The ICE table helps visualize these changes and set up equations needed to calculate the equilibrium concentrations.

Quadratic Equation

A quadratic equation often arises in the context of solving equilibrium problems, especially when dealing with the equilibrium constant (K). These equations generally take the form $a{x}^2+bx+c=0$, where $a$, $b$, and $c$ are constants derived from the equilibrium expressions.
In the exercise, we derived a quadratic equation:$$5x^2-8x-3=0$$This equation results from substituting the equilibrium concentration values from the ICE table into the K expression.
To solve a quadratic equation, we typically use the quadratic formula:$$x=\frac{-b\pm \sqrt{b^2-4ac}}{2a}$$Substituting our values of $a=5$, $b=-8$, and $c=-3$, we solve for $x$. Choosing the correct root is crucial. Often, we select the positive solution since a negative $x$ would imply a negative concentration, which is not possible in this context.

Concentration Calculation

After solving the quadratic equation for $x$, we use its value to calculate the equilibrium concentrations of the reacting species. It involves substituting $x$ back into the expressions from the ICE table.
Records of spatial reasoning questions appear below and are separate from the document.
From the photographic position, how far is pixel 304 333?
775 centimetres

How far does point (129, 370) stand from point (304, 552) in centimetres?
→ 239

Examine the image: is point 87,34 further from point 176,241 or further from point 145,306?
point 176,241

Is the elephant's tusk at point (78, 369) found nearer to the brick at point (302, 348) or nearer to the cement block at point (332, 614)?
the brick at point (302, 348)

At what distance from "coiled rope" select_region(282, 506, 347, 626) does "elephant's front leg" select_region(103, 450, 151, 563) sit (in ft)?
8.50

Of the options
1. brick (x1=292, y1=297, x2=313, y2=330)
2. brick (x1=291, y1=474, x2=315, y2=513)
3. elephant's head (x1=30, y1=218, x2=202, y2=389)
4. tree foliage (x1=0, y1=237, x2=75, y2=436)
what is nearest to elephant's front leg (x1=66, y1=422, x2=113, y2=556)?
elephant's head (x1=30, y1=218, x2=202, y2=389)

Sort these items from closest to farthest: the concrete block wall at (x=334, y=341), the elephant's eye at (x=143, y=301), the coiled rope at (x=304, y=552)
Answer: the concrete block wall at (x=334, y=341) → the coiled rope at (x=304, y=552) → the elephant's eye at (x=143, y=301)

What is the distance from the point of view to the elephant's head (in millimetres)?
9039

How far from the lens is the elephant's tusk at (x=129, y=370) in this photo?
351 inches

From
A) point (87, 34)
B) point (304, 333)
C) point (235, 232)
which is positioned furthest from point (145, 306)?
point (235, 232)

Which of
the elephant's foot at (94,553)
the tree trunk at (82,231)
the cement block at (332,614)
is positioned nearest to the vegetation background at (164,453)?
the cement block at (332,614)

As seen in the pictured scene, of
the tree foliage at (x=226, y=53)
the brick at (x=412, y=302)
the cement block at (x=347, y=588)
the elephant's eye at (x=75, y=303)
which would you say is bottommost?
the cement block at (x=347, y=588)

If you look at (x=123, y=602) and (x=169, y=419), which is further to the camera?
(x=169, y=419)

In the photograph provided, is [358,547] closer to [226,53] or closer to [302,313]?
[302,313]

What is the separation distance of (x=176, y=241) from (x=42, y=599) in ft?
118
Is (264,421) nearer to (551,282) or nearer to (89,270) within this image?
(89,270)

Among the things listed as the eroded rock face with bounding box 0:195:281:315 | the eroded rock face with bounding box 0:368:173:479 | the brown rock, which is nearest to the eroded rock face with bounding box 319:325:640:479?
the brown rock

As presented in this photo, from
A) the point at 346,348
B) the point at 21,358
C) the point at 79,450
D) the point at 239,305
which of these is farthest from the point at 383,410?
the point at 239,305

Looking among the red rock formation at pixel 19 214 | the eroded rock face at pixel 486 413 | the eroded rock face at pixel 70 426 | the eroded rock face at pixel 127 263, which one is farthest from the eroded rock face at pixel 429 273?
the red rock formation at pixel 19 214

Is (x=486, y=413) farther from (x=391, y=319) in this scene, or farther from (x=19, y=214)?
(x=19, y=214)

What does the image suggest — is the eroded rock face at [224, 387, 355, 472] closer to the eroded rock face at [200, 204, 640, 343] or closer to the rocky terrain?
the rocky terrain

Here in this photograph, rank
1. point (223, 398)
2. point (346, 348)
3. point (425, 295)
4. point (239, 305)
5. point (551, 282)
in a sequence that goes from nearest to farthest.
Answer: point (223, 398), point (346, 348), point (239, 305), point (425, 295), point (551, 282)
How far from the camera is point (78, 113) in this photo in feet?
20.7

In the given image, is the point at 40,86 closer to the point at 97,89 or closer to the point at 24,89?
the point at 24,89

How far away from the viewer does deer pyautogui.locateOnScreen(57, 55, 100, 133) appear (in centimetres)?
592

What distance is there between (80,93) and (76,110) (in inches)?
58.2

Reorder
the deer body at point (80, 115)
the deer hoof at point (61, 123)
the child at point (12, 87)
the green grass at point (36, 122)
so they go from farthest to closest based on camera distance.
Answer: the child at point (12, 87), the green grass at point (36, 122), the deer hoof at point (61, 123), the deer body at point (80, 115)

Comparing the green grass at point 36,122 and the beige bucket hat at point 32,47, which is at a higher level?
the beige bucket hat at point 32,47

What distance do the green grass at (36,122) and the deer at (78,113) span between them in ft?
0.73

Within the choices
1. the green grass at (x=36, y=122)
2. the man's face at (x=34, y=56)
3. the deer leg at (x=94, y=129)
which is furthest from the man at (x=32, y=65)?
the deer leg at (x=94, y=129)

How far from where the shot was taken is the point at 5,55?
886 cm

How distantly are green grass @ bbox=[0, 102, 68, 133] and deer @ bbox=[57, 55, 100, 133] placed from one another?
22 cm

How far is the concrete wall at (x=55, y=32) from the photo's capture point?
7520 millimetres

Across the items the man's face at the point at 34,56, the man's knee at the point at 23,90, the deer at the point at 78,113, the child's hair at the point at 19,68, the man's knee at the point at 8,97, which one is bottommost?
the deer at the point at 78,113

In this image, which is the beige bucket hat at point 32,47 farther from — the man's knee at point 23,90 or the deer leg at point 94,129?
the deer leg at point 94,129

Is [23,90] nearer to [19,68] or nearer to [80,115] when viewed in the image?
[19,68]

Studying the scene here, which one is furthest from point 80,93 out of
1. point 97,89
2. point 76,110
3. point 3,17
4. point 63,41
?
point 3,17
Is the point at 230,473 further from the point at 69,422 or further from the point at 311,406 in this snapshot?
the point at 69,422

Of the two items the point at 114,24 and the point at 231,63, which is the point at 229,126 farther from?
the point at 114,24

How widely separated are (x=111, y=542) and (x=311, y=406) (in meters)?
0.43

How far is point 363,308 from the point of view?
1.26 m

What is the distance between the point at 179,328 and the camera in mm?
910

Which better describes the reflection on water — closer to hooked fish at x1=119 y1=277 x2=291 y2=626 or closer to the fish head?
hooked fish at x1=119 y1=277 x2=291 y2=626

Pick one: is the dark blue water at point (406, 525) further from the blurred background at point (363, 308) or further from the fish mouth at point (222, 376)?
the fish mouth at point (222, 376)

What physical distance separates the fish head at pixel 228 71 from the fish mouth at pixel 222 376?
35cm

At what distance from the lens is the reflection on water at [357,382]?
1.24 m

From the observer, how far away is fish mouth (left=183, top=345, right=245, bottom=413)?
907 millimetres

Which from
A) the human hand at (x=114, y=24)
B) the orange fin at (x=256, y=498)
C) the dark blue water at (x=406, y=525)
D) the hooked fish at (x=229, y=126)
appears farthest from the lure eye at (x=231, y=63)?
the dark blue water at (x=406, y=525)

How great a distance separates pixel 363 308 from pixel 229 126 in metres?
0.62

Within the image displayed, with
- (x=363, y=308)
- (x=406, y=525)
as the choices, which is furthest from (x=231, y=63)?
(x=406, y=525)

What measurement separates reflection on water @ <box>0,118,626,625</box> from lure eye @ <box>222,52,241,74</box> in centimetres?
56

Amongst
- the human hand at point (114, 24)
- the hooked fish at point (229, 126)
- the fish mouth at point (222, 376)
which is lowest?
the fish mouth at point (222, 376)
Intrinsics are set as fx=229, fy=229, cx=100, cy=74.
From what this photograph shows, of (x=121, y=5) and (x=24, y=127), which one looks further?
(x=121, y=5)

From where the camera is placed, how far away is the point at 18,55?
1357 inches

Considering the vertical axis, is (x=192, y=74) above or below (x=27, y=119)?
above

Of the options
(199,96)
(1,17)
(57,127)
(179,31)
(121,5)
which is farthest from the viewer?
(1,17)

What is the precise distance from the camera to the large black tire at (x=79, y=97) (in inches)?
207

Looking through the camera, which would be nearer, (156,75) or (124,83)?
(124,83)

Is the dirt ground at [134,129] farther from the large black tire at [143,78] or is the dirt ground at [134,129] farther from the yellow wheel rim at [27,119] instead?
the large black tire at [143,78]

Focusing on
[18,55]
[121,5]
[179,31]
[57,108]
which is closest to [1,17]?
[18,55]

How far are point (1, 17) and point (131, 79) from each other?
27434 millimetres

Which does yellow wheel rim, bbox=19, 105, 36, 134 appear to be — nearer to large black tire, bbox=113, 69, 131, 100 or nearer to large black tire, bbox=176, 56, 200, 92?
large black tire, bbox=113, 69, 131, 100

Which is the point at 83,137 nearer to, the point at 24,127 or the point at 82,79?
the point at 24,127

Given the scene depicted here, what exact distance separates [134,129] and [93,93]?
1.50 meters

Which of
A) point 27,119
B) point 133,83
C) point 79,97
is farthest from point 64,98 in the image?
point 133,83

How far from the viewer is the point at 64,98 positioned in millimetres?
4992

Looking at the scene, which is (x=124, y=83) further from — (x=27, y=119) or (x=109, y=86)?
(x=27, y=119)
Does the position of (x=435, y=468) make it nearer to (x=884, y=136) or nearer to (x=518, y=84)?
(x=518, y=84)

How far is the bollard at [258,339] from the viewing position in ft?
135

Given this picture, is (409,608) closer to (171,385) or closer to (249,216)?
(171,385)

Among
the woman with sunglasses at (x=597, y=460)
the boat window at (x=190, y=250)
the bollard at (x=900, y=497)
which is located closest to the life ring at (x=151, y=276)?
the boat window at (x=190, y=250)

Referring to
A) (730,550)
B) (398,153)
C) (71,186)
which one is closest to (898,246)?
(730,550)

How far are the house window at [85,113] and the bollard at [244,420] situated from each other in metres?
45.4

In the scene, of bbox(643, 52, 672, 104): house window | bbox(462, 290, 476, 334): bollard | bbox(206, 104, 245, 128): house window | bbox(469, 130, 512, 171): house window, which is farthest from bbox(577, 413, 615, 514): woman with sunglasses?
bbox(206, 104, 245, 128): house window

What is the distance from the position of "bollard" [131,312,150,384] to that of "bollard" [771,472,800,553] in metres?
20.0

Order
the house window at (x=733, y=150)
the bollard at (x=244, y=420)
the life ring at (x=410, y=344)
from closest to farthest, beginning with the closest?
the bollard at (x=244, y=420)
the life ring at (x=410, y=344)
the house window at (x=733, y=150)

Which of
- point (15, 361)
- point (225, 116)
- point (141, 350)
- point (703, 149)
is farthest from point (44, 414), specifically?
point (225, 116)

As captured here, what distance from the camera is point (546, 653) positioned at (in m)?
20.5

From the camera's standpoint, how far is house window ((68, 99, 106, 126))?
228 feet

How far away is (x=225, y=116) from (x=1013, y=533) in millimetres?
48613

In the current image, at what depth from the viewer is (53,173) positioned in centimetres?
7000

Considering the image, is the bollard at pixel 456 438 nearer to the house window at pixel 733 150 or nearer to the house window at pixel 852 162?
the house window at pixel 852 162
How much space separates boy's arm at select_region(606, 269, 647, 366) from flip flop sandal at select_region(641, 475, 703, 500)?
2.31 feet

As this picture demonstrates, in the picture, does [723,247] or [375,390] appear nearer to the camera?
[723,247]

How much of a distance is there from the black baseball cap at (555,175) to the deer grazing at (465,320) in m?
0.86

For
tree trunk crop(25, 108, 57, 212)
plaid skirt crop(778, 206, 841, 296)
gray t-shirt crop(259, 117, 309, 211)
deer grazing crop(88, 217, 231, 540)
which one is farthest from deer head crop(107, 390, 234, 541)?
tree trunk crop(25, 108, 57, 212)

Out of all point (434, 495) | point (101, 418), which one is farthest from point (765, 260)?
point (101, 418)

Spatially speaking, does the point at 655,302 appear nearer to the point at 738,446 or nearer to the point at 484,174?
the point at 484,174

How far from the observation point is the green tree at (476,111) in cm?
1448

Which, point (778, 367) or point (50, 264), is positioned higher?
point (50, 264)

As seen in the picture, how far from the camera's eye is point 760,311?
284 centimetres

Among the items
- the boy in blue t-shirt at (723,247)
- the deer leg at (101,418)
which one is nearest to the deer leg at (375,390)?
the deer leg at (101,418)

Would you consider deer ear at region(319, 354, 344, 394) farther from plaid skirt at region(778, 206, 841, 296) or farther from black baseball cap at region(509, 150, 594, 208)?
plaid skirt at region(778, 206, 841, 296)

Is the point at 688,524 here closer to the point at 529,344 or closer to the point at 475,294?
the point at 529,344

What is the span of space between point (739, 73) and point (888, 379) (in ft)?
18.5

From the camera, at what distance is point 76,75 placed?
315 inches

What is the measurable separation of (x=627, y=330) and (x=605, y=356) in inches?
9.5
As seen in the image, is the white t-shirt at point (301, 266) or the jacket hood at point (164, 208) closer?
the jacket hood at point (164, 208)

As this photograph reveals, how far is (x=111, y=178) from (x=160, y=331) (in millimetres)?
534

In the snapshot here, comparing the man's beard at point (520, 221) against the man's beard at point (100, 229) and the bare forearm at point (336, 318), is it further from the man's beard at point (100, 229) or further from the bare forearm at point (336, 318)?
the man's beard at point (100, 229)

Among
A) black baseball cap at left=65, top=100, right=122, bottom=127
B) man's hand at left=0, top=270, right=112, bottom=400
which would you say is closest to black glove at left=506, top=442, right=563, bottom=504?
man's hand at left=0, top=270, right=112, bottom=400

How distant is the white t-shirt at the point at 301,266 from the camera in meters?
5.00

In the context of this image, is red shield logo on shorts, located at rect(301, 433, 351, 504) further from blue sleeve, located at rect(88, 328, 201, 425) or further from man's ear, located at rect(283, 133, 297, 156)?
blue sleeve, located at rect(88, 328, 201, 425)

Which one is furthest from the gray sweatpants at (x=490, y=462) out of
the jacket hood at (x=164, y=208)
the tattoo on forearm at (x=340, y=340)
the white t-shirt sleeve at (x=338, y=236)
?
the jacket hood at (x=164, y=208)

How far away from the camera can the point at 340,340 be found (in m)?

• The change in reactant concentration is given by $0.8-x$, representing how much the initial concentration has decreased due to reaction progression.
• For products, the change is $0.8+x$, which shows how much the concentration has increased as products form.

For this particular problem, we calculated:

• ${\mathrm{SO}}_2$ and ${\mathrm{NO}}_2$ concentrations at equilibrium, $0.8-0.615=0.185$ M.
• ${\mathrm{SO}}_3$ and $\mathrm{NO}$ concentrations at equilibrium, $0.8+0.615=1.415$ M.

These calculations confirm the changes anticipated by the ICE table and demonstrate how equilibrium affects the concentration of each species involved in the reaction.